▶ _TASK PROMPT_
From the line containing "Using (1,79), (105,162), (104,144), (83,157)" through the end of the records, rename "distant vehicle" to "far-off vehicle" and give those lines again with everything else unchanged.

__________________________________________________

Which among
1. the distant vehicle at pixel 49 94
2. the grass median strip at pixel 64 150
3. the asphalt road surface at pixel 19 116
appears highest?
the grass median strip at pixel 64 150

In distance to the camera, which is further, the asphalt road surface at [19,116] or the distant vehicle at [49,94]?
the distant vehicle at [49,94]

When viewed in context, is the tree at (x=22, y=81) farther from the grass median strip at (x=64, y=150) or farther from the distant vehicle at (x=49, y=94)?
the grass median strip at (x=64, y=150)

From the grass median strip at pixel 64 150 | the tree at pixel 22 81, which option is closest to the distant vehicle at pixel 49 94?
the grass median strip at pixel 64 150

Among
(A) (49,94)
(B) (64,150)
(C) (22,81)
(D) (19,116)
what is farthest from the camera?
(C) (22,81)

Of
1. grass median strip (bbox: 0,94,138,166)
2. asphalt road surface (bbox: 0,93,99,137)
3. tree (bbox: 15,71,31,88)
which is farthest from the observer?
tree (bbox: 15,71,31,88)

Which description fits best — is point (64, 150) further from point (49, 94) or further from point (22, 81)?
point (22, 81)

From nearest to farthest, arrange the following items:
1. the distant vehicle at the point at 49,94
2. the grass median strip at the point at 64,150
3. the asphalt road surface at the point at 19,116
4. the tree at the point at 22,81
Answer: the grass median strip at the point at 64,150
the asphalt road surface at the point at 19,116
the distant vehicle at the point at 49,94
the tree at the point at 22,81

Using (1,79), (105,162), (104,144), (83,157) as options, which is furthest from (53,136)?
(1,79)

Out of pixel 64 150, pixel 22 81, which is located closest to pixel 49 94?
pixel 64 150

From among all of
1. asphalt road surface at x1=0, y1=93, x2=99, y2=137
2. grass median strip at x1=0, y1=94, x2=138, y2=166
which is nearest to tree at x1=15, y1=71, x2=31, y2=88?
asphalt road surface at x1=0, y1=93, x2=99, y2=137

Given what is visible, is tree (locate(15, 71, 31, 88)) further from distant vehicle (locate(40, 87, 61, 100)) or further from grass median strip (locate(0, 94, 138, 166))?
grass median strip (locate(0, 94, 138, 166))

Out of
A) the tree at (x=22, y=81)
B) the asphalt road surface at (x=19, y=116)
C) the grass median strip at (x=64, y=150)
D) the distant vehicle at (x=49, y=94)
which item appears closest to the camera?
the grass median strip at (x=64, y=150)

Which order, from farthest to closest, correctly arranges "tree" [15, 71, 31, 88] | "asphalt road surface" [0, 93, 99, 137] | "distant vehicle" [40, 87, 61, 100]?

__________________________________________________

▶ _RESPONSE_
Using (1,79), (105,162), (104,144), (83,157) as options, which is furthest from (53,136)?
(1,79)

Out of pixel 64 150, pixel 22 81, which is located closest to pixel 49 94?
pixel 64 150

From among all of
1. asphalt road surface at x1=0, y1=93, x2=99, y2=137
2. grass median strip at x1=0, y1=94, x2=138, y2=166
which is nearest to tree at x1=15, y1=71, x2=31, y2=88?
asphalt road surface at x1=0, y1=93, x2=99, y2=137

Given what is visible, is tree (locate(15, 71, 31, 88)) further from far-off vehicle (locate(40, 87, 61, 100)) or further from grass median strip (locate(0, 94, 138, 166))?
grass median strip (locate(0, 94, 138, 166))

Out of
A) the tree at (x=22, y=81)
B) the asphalt road surface at (x=19, y=116)
C) the grass median strip at (x=64, y=150)
D) the far-off vehicle at (x=49, y=94)
which item appears closest to the camera?
the grass median strip at (x=64, y=150)

Which order, from farthest to closest, correctly arranges "tree" [15, 71, 31, 88] | "asphalt road surface" [0, 93, 99, 137] | "far-off vehicle" [40, 87, 61, 100]?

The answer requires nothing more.